▸ **What is asked**:
In the part of the listing that runs from its start through the line containing "0.94 meters", change "wristwatch" to "watch" and give those lines again with nothing else altered. Leave the pictures out.

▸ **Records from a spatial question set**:
☆ ☆ ☆ ☆

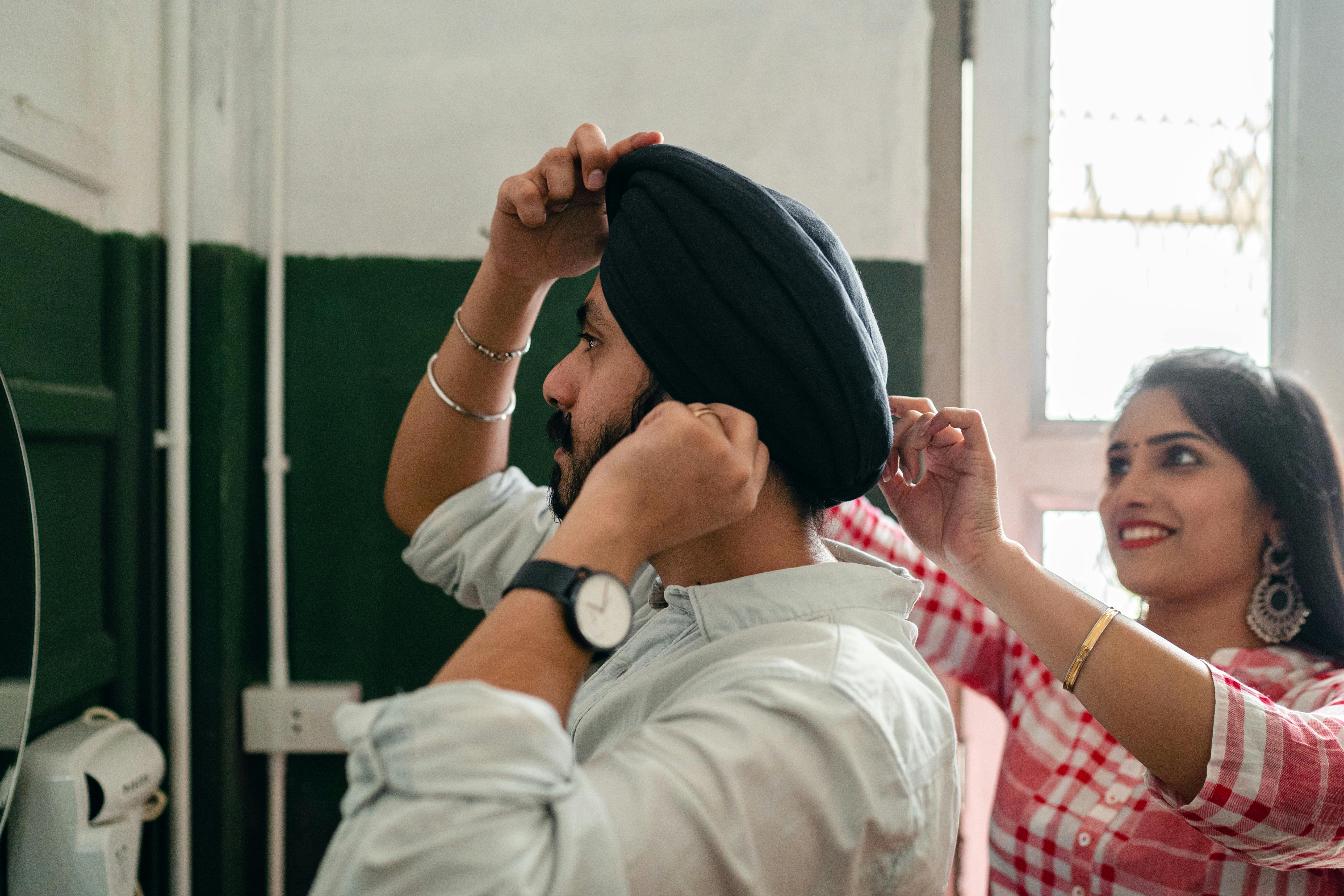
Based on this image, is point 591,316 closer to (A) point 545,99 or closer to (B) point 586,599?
(B) point 586,599

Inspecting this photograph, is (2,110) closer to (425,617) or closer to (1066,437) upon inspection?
(425,617)

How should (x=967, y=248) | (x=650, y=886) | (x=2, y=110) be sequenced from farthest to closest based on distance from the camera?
(x=967, y=248), (x=2, y=110), (x=650, y=886)

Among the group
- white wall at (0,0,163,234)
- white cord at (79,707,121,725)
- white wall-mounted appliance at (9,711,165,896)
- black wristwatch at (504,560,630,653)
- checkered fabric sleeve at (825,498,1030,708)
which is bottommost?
white wall-mounted appliance at (9,711,165,896)

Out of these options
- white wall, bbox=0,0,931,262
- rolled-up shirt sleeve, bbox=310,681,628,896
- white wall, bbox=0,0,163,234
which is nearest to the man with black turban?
rolled-up shirt sleeve, bbox=310,681,628,896

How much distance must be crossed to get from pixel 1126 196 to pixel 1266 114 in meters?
0.37

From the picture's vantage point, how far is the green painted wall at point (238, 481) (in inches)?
44.6

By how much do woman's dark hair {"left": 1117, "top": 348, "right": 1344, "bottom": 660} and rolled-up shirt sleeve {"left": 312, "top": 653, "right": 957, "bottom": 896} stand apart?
0.84 metres

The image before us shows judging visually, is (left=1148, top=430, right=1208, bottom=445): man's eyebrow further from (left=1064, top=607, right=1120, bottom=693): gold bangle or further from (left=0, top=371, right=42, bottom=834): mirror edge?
(left=0, top=371, right=42, bottom=834): mirror edge

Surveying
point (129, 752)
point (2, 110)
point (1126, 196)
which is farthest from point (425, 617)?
point (1126, 196)

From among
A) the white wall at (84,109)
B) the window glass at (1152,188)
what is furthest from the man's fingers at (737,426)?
the window glass at (1152,188)

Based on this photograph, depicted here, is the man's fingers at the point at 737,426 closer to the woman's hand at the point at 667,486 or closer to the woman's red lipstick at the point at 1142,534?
the woman's hand at the point at 667,486

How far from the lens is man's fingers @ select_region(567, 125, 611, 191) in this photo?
0.94 meters

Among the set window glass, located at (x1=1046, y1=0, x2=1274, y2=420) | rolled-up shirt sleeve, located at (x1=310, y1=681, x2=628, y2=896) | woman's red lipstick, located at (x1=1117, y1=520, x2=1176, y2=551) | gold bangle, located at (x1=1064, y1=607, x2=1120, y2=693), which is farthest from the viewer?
window glass, located at (x1=1046, y1=0, x2=1274, y2=420)

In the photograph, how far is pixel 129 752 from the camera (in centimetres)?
113
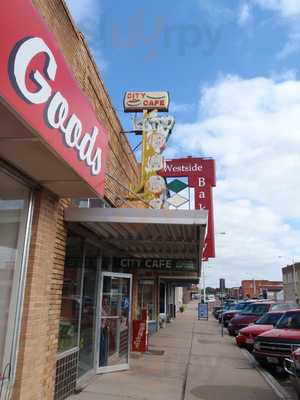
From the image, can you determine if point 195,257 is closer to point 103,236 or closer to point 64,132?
point 103,236

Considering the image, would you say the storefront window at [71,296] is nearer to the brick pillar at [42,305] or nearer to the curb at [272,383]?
the brick pillar at [42,305]

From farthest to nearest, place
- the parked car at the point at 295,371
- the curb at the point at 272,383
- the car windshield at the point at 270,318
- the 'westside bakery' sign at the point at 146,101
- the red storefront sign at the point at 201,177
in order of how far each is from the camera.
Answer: the red storefront sign at the point at 201,177 < the car windshield at the point at 270,318 < the 'westside bakery' sign at the point at 146,101 < the curb at the point at 272,383 < the parked car at the point at 295,371

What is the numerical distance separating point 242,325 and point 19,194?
57.9 ft

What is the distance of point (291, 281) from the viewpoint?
7056cm

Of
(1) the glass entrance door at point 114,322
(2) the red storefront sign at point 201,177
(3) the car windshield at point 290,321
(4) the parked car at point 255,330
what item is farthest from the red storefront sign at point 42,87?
(4) the parked car at point 255,330

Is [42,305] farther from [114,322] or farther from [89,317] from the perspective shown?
[114,322]

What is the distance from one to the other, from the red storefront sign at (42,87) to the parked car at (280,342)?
26.3ft

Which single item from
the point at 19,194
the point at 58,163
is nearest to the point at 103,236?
the point at 19,194

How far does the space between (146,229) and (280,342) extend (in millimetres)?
5759

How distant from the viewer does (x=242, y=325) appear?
832 inches

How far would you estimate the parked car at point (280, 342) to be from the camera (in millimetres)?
11188

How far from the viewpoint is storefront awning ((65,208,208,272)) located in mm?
7043

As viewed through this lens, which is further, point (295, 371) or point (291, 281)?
point (291, 281)

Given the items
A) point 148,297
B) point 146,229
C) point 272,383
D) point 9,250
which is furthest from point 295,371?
point 148,297
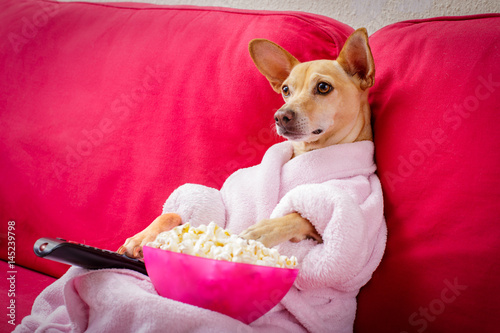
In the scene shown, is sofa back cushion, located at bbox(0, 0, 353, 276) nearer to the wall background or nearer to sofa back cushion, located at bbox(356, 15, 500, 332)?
the wall background

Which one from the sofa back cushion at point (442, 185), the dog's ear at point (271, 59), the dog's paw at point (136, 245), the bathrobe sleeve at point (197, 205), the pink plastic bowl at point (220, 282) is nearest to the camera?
the pink plastic bowl at point (220, 282)

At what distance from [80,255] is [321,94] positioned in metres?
0.83

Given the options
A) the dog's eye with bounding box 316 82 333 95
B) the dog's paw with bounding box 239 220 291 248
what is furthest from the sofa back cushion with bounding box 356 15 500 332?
the dog's paw with bounding box 239 220 291 248

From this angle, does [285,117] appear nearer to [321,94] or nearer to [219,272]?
[321,94]

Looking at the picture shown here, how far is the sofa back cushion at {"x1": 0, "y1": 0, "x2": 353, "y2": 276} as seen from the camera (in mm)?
1371

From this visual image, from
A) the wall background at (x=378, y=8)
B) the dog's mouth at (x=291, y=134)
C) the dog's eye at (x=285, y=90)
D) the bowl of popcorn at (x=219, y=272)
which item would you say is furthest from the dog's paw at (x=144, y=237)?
the wall background at (x=378, y=8)

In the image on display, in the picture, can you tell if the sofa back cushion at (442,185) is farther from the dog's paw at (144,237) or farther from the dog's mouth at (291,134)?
the dog's paw at (144,237)

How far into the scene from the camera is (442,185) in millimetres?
974

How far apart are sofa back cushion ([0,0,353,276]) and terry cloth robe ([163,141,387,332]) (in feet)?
0.56

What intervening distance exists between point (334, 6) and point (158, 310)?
55.6 inches

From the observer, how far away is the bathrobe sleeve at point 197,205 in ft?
3.78

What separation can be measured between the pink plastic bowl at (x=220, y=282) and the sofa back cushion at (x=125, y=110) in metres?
0.61

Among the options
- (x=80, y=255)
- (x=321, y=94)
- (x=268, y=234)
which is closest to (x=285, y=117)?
(x=321, y=94)

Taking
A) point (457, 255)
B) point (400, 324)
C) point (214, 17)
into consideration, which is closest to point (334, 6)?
point (214, 17)
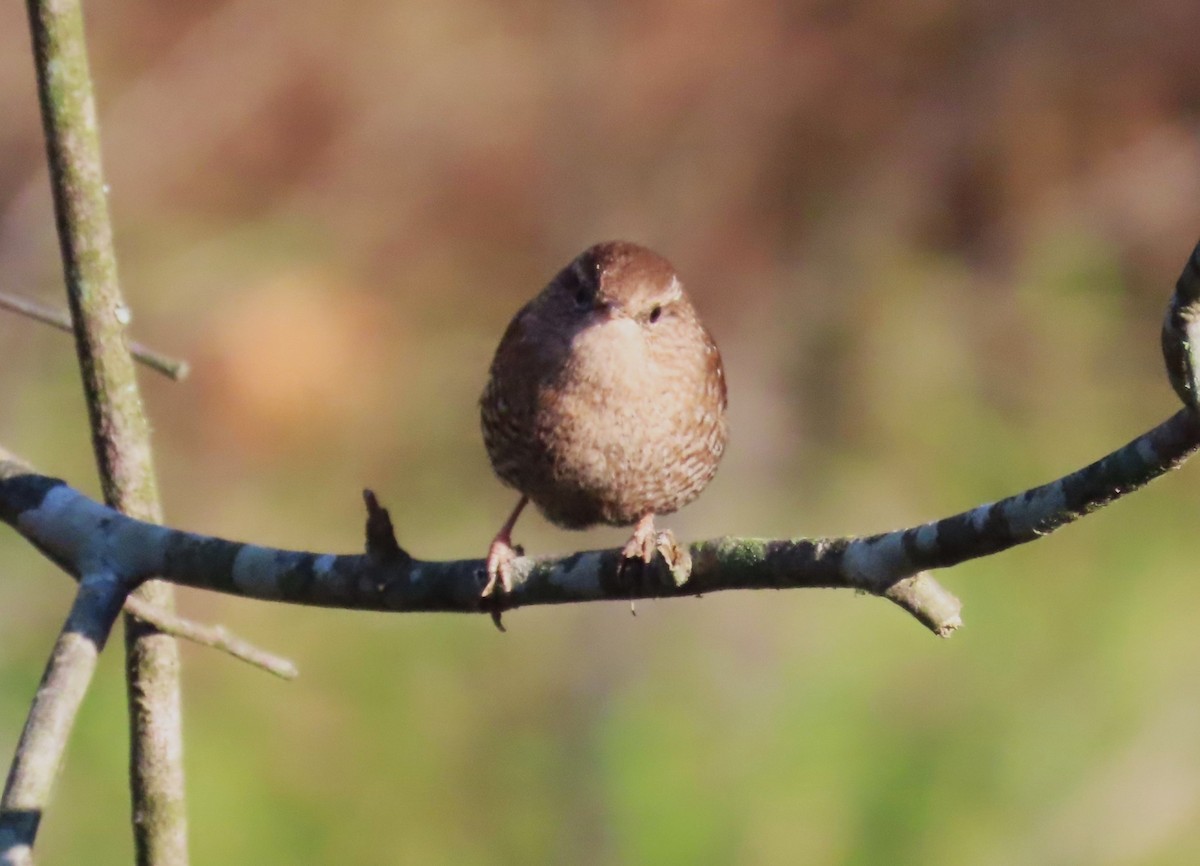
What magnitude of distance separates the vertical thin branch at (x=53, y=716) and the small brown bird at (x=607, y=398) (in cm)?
82

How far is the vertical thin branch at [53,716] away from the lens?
74.7 inches

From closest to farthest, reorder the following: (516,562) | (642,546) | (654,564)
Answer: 1. (654,564)
2. (516,562)
3. (642,546)

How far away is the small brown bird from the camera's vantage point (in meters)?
2.99

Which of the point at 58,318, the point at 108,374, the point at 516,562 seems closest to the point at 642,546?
the point at 516,562

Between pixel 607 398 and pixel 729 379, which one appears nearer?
pixel 607 398

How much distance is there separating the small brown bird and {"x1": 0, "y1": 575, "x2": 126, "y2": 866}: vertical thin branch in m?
0.82

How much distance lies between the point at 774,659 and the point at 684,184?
2184 millimetres

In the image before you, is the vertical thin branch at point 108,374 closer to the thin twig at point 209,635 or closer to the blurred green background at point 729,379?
the thin twig at point 209,635

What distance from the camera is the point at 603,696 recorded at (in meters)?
6.21

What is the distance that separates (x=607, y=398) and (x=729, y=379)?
3990 millimetres

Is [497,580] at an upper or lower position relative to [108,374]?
lower

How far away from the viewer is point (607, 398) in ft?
9.78

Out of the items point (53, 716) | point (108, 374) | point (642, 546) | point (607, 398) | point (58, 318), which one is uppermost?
point (607, 398)

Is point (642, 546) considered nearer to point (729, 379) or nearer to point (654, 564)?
point (654, 564)
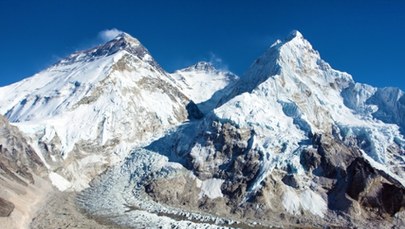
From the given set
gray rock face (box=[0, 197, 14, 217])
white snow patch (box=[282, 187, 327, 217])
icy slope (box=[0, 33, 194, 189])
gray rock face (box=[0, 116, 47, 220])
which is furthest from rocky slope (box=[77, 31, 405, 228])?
gray rock face (box=[0, 197, 14, 217])

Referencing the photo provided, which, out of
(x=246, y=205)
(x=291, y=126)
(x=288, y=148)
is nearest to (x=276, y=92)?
(x=291, y=126)

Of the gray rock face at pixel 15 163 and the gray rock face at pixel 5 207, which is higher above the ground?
the gray rock face at pixel 15 163

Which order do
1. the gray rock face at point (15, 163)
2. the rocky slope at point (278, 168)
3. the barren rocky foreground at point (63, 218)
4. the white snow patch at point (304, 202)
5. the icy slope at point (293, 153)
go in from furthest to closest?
1. the icy slope at point (293, 153)
2. the white snow patch at point (304, 202)
3. the rocky slope at point (278, 168)
4. the gray rock face at point (15, 163)
5. the barren rocky foreground at point (63, 218)

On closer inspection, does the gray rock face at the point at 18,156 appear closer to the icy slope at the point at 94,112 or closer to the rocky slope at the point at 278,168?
the icy slope at the point at 94,112

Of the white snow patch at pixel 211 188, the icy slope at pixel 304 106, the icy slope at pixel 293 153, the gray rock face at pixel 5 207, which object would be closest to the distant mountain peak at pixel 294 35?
the icy slope at pixel 304 106

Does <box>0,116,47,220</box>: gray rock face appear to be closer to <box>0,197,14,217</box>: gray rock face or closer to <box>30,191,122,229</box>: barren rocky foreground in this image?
<box>0,197,14,217</box>: gray rock face
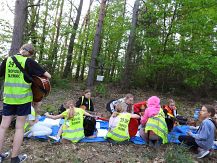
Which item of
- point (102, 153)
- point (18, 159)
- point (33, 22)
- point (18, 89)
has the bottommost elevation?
point (102, 153)

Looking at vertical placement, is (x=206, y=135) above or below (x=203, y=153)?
above

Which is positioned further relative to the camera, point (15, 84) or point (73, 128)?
point (73, 128)

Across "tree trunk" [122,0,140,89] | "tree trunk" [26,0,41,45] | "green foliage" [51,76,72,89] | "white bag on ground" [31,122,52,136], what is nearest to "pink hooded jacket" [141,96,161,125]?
"white bag on ground" [31,122,52,136]

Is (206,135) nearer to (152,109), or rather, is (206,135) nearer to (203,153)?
(203,153)

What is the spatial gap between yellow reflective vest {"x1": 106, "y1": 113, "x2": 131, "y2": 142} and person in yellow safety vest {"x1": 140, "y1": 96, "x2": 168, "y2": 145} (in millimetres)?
436

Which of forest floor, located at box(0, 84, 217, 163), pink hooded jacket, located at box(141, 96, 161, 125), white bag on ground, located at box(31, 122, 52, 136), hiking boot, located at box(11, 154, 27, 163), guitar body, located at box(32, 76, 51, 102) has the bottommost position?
forest floor, located at box(0, 84, 217, 163)

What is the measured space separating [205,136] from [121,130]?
1697 millimetres

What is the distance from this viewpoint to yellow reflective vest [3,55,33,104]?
402 centimetres

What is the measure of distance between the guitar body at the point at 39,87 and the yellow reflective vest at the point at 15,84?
12 centimetres

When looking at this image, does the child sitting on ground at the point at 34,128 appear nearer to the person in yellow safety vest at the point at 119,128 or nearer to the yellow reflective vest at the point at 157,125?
the person in yellow safety vest at the point at 119,128

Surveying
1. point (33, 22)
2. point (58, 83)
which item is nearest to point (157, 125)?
point (58, 83)

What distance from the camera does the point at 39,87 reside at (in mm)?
4109

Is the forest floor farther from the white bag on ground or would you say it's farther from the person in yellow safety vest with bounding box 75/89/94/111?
the person in yellow safety vest with bounding box 75/89/94/111

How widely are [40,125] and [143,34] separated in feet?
28.0
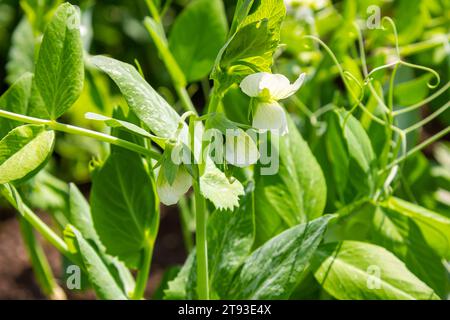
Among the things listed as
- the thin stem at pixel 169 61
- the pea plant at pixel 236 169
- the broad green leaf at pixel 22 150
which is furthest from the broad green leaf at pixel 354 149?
the broad green leaf at pixel 22 150

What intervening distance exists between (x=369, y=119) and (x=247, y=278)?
18 centimetres

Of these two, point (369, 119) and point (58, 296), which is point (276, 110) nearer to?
point (369, 119)

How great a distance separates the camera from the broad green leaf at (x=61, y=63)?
17.6 inches

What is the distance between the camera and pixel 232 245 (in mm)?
534

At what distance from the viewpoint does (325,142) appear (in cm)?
65

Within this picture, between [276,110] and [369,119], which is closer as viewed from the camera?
[276,110]

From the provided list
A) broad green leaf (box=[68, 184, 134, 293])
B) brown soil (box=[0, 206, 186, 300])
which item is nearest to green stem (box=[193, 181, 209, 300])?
broad green leaf (box=[68, 184, 134, 293])

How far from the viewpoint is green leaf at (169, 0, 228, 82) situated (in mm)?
667

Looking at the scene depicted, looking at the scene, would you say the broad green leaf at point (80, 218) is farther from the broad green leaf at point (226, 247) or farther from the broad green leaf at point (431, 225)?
the broad green leaf at point (431, 225)

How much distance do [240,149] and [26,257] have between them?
0.82 meters

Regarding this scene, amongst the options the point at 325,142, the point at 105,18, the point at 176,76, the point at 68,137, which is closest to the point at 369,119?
the point at 325,142

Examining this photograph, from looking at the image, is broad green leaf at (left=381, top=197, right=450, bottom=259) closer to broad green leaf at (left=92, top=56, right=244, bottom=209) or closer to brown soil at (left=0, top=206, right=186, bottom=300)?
broad green leaf at (left=92, top=56, right=244, bottom=209)
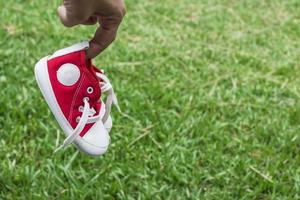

☆ ☆ ☆ ☆

▸ **Full response**:
Based on this image, is point 591,316 closer to (A) point 545,99 or closer to (B) point 586,599?
(B) point 586,599

Inspecting this photograph, is (2,110) closer to (425,617) or closer to (1066,437) upon inspection?
(425,617)

How should (x=967, y=248) | (x=650, y=886) | (x=2, y=110) be sequenced from farthest to closest based on distance from the camera?
(x=967, y=248), (x=2, y=110), (x=650, y=886)

Among the group
- white wall at (0,0,163,234)
- white cord at (79,707,121,725)
- white wall-mounted appliance at (9,711,165,896)
- black watch at (504,560,630,653)
- checkered fabric sleeve at (825,498,1030,708)
which is bottommost?
white wall-mounted appliance at (9,711,165,896)

Out of these options
- white wall, bbox=0,0,931,262
- rolled-up shirt sleeve, bbox=310,681,628,896
- white wall, bbox=0,0,163,234
which is nearest to the man with black turban?
rolled-up shirt sleeve, bbox=310,681,628,896

How much distance must be crossed to get from pixel 1126 196 to pixel 1266 114 in meters?
0.37

From the picture's vantage point, how far is the green painted wall at point (238, 481) (in inches)?
44.6

By how much do woman's dark hair {"left": 1117, "top": 348, "right": 1344, "bottom": 660} and rolled-up shirt sleeve {"left": 312, "top": 653, "right": 957, "bottom": 896} stand apart?
0.84 metres

The image before us shows judging visually, is (left=1148, top=430, right=1208, bottom=445): man's eyebrow further from (left=1064, top=607, right=1120, bottom=693): gold bangle or further from (left=0, top=371, right=42, bottom=834): mirror edge?
(left=0, top=371, right=42, bottom=834): mirror edge

Surveying
point (129, 752)
point (2, 110)
point (1126, 196)
which is farthest from point (425, 617)?
point (1126, 196)

From among
A) the white wall at (84,109)
B) the window glass at (1152,188)
what is furthest from the man's fingers at (737,426)?
the window glass at (1152,188)

Based on this photograph, depicted here, is the man's fingers at the point at 737,426 closer to the woman's hand at the point at 667,486 or closer to the woman's red lipstick at the point at 1142,534?
the woman's hand at the point at 667,486

How far from the lens is man's fingers @ select_region(567, 125, 611, 191) in this photo?
0.94 meters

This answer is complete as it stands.